The couple came to Houlton to visit the church in February, 1990 during a frigid cold spell and were overwhelmed by the weather.
“It never got above eight degrees,” Melanie recalled.
“The pilot had to help her off the plane into the terminal,” Randall added. “And we saw moose crossing signs from Presque Isle down. We looked at each other and thought ‘what are we doing?’ Neither of us had been to Maine, so we thought we would come for the visit.”
Randall was born and raised in the tiny town of Armour, South Dakota, but was raised in the more suburban area of Mitchell, South Dakota. Melanie was born and raised in San Diego, California.
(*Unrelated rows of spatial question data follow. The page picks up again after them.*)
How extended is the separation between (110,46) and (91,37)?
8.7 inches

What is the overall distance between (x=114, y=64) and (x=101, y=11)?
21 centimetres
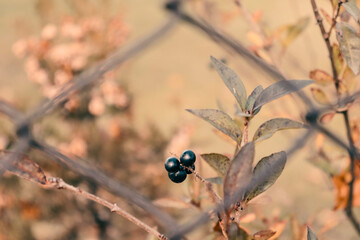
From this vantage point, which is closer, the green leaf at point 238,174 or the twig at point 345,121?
the green leaf at point 238,174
After that visit, the couple returned to Philadelphia to finish his senior year of college. He recalls the moment when God stepped in.
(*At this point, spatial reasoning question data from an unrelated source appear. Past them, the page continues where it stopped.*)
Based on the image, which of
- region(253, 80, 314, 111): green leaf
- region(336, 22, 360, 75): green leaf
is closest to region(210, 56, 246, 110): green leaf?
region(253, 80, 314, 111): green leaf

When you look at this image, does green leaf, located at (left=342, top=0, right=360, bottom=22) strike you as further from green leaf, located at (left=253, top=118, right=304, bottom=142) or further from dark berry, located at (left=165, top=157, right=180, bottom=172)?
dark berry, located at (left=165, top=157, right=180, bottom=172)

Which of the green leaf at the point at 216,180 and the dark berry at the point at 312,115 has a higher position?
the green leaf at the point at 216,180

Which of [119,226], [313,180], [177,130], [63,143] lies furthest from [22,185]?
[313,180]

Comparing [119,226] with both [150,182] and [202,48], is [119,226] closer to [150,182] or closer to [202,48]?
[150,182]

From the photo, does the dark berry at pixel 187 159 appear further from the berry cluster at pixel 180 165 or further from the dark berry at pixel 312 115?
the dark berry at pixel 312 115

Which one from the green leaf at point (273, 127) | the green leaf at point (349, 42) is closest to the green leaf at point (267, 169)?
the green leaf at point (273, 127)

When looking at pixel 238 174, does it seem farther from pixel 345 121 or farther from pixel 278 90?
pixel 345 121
“God reminded me that I told him I would go anywhere and I’ll do anything,” Randall recalled. “God wanted me to come to Houlton.”
“We could tell the congregation was truly wanting to move ahead,” Randall said. “The church, at that point, was in decline and they knew unless something dramatic happened, there was a chance it could die.”
Randall got his start on the path to ministry during his junior year at Concordia College in Moorhead, Minnesota, where he was majoring in trumpet performance with a voice minor.
“I discovered a relationship with Christ my junior year,” he said. “All of the playing (musically) that used to be just for me, turns out God had plans for.”
He began traveling with the Continental Singers Group, a Christian ministry team, that toured the globe using music as its method of communicating the word of God. He met Melanie while playing in the group, and while dating was not permitted while on tour, the two struck up a relationship as soon as that tour ended.
The couple married in June 1986 and moved to San Diego, where he played trumpet professionally and did some teaching. He took seminary classes, which affirmed his yearning to continue his theological studies. Burns became employed at the First Baptist Church in San Diego, where he learned first-hand knowledge of ministry.
The couple moved to Eastern Baptist Theological Seminary in Philadelphia, where they spent three years before coming to Houlton in 1991.
Military Street Baptist Church has gone through a transformation during the Burnses tenure. They opened a brand-new church on top of Drakes Hill two years ago, replacing an aging structure on Military Street, near Monument Park. And in May, 2017, the church celebrates its 150th anniversary.
So what does the future hold for the couple?
“Only God knows,” Randall said. “I am really hoping the best years of this church are still ahead.”